# Set problem
Extract the text of every entry below verbatim, omitting the pictures.

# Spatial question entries
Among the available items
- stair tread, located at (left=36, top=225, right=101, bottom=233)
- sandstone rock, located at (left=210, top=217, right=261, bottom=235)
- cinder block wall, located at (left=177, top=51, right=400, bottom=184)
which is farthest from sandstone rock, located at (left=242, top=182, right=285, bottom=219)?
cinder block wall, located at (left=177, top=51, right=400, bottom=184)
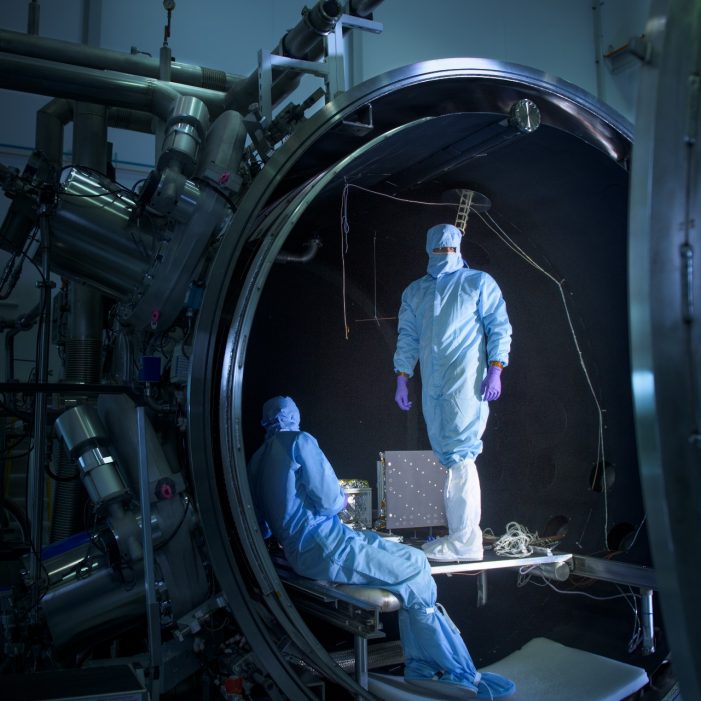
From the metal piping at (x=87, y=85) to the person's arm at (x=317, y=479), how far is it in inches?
Result: 64.8

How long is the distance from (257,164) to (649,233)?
2.21 metres

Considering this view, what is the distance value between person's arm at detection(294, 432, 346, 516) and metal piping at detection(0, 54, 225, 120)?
5.40 ft

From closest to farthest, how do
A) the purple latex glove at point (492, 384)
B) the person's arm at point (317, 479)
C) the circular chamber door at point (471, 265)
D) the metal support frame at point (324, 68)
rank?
the circular chamber door at point (471, 265), the metal support frame at point (324, 68), the person's arm at point (317, 479), the purple latex glove at point (492, 384)

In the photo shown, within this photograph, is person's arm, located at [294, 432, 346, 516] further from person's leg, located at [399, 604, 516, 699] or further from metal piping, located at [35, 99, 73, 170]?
metal piping, located at [35, 99, 73, 170]

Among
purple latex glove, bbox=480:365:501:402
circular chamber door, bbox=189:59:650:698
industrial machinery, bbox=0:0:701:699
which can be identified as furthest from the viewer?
purple latex glove, bbox=480:365:501:402

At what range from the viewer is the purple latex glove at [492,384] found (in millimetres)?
3566

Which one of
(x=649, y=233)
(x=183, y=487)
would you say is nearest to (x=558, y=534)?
(x=183, y=487)

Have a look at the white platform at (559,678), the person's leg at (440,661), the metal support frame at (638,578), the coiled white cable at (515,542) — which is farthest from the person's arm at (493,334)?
the white platform at (559,678)

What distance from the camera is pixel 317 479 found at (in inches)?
123

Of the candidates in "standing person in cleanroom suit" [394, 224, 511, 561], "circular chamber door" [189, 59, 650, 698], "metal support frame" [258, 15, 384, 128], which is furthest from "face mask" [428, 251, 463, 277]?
"metal support frame" [258, 15, 384, 128]

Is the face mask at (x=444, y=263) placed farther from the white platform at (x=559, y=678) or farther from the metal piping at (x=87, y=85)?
the white platform at (x=559, y=678)

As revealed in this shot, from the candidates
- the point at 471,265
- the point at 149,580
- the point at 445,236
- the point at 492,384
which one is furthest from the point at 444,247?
the point at 149,580

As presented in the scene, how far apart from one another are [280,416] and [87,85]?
1.75 metres

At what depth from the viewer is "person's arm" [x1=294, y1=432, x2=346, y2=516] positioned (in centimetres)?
311
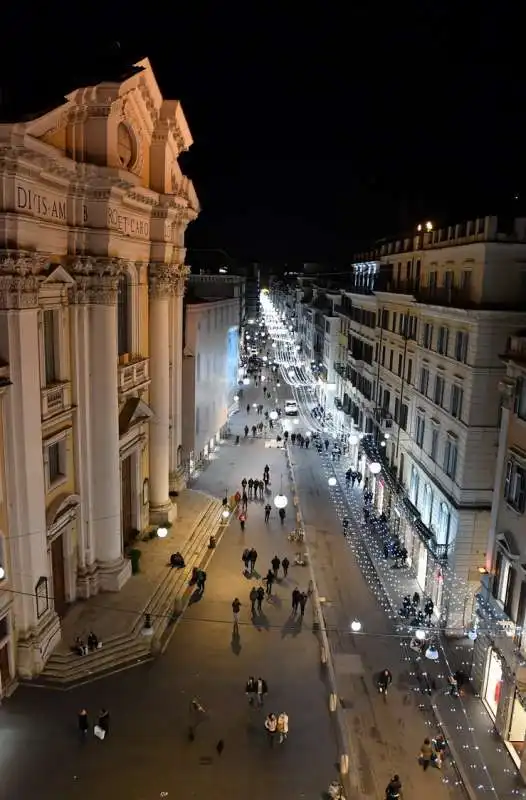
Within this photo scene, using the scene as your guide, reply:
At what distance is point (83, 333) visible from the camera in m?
21.9

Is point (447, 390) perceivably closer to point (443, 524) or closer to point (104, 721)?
point (443, 524)

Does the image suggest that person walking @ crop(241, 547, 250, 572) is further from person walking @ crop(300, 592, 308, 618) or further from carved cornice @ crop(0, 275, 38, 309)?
carved cornice @ crop(0, 275, 38, 309)

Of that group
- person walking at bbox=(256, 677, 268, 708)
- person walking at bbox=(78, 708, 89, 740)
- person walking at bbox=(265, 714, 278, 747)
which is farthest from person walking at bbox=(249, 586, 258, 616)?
person walking at bbox=(78, 708, 89, 740)

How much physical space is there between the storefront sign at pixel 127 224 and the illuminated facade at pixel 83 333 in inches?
3.3

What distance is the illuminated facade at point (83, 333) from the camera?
17750 millimetres

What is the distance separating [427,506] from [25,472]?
56.2 ft

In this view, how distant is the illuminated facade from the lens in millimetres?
17750

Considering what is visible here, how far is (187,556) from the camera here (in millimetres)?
27875

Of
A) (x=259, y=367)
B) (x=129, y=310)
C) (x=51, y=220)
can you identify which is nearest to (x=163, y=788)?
(x=51, y=220)

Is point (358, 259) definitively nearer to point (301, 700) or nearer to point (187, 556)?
point (187, 556)

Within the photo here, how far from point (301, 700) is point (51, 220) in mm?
16484

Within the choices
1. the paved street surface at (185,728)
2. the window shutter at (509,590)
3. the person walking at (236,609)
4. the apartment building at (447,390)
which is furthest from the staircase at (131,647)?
the window shutter at (509,590)

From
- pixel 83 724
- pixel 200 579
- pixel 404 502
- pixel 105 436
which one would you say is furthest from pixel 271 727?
pixel 404 502

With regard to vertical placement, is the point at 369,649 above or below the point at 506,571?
below
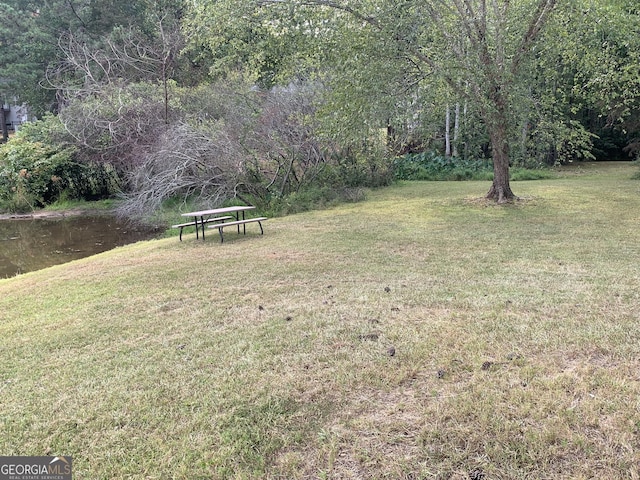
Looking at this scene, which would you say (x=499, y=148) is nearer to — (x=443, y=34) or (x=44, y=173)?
(x=443, y=34)

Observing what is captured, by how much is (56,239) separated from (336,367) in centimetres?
1087

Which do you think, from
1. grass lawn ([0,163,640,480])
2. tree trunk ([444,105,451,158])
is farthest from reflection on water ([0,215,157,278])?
tree trunk ([444,105,451,158])

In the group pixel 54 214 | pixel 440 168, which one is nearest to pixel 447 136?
pixel 440 168

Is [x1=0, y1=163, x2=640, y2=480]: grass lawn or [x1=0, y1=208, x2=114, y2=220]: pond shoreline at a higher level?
[x1=0, y1=208, x2=114, y2=220]: pond shoreline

# Final result
Among the available items
- stair tread, located at (left=36, top=225, right=101, bottom=233)
- sandstone rock, located at (left=210, top=217, right=261, bottom=235)
- cinder block wall, located at (left=177, top=51, right=400, bottom=184)
which is farthest from sandstone rock, located at (left=242, top=182, right=285, bottom=219)?
cinder block wall, located at (left=177, top=51, right=400, bottom=184)
From the metal piping at (x=87, y=85) to the person's arm at (x=317, y=479), how far is it in inches?
Result: 64.8

How long is the distance from (257,164) to (649,233)?
2.21 metres

Considering this view, what is the distance value between person's arm at detection(294, 432, 346, 516) and metal piping at detection(0, 54, 225, 120)?
5.40 ft

From closest to farthest, how do
A) the purple latex glove at point (492, 384)
B) the person's arm at point (317, 479)
C) the circular chamber door at point (471, 265)
D) the metal support frame at point (324, 68)
rank?
the circular chamber door at point (471, 265), the metal support frame at point (324, 68), the person's arm at point (317, 479), the purple latex glove at point (492, 384)

In the photo shown, within this photograph, is person's arm, located at [294, 432, 346, 516] further from person's leg, located at [399, 604, 516, 699] or further from metal piping, located at [35, 99, 73, 170]?
metal piping, located at [35, 99, 73, 170]

Among
purple latex glove, bbox=480:365:501:402
circular chamber door, bbox=189:59:650:698
industrial machinery, bbox=0:0:701:699
which can be identified as furthest from the viewer?
purple latex glove, bbox=480:365:501:402

At what range from the viewer is the purple latex glove at [492,384] found (in millimetres)?
3566

Which one of
(x=649, y=233)
(x=183, y=487)
would you say is nearest to (x=558, y=534)?
(x=183, y=487)

Have a look at the white platform at (559,678), the person's leg at (440,661), the metal support frame at (638,578), the coiled white cable at (515,542) — which is farthest from the person's arm at (493,334)?
the white platform at (559,678)

What distance from the camera is pixel 317 479 found at (in inches)?
123

Of the candidates in "standing person in cleanroom suit" [394, 224, 511, 561], "circular chamber door" [189, 59, 650, 698], "metal support frame" [258, 15, 384, 128], which is furthest from "face mask" [428, 251, 463, 277]?
"metal support frame" [258, 15, 384, 128]

Is the face mask at (x=444, y=263) placed farther from the white platform at (x=559, y=678) or farther from the metal piping at (x=87, y=85)?
the white platform at (x=559, y=678)

As revealed in this shot, from the candidates
- the point at 471,265
- the point at 149,580
- the point at 445,236
- the point at 492,384
which one is furthest from the point at 444,247?
the point at 149,580

As presented in the scene, how far apart from one another are [280,416] and [87,85]?
1.75 metres

At what depth from the viewer is "person's arm" [x1=294, y1=432, x2=346, y2=516] positioned (in centimetres)?
311
Within this photo scene, using the scene as your guide, reply:
At what distance is point (83, 333) visible from the camera in m?
21.9

Is point (447, 390) perceivably closer to point (443, 524) or closer to point (104, 721)?
point (443, 524)

Does the image suggest that person walking @ crop(241, 547, 250, 572) is further from person walking @ crop(300, 592, 308, 618) or further from carved cornice @ crop(0, 275, 38, 309)?
carved cornice @ crop(0, 275, 38, 309)

Of that group
- person walking at bbox=(256, 677, 268, 708)
- person walking at bbox=(78, 708, 89, 740)
- person walking at bbox=(265, 714, 278, 747)
which is farthest from person walking at bbox=(249, 586, 258, 616)?
person walking at bbox=(78, 708, 89, 740)

How much physical space is there between the storefront sign at pixel 127 224 and the illuminated facade at pixel 83 333 in inches?
3.3

What distance is the illuminated facade at point (83, 333) from the camera?
17750 millimetres

What is the distance separating [427,506] from [25,472]?
56.2 ft

In this view, how distant is the illuminated facade from the lens in millimetres?
17750

Considering what is visible here, how far is (187,556) from the camera here (in millimetres)?
27875

Of
A) (x=259, y=367)
B) (x=129, y=310)
C) (x=51, y=220)
can you identify which is nearest to (x=163, y=788)?
(x=51, y=220)

Is point (358, 259) definitively nearer to point (301, 700) or nearer to point (187, 556)?
point (187, 556)

Within the photo here, how far from point (301, 700) is point (51, 220) in mm?
16484

Within the choices
1. the paved street surface at (185,728)
2. the window shutter at (509,590)
3. the person walking at (236,609)
4. the apartment building at (447,390)
which is furthest from the staircase at (131,647)?
the window shutter at (509,590)

From
- pixel 83 724
- pixel 200 579
- pixel 404 502
- pixel 105 436
which one would you say is furthest from pixel 271 727?
pixel 404 502

With regard to vertical placement, is the point at 369,649 above or below the point at 506,571?
below
Looking at this scene, which would you say (x=499, y=148) is nearer to — (x=443, y=34) or (x=44, y=173)?
(x=443, y=34)

Observing what is captured, by how much is (56,239) separated from (336,367) in centimetres?
1087

Which do you think, from
1. grass lawn ([0,163,640,480])
2. tree trunk ([444,105,451,158])
is farthest from reflection on water ([0,215,157,278])?
tree trunk ([444,105,451,158])

In the group pixel 54 214 | pixel 440 168, which one is nearest to pixel 447 136?
pixel 440 168

Is [x1=0, y1=163, x2=640, y2=480]: grass lawn or [x1=0, y1=208, x2=114, y2=220]: pond shoreline at a higher level?
[x1=0, y1=208, x2=114, y2=220]: pond shoreline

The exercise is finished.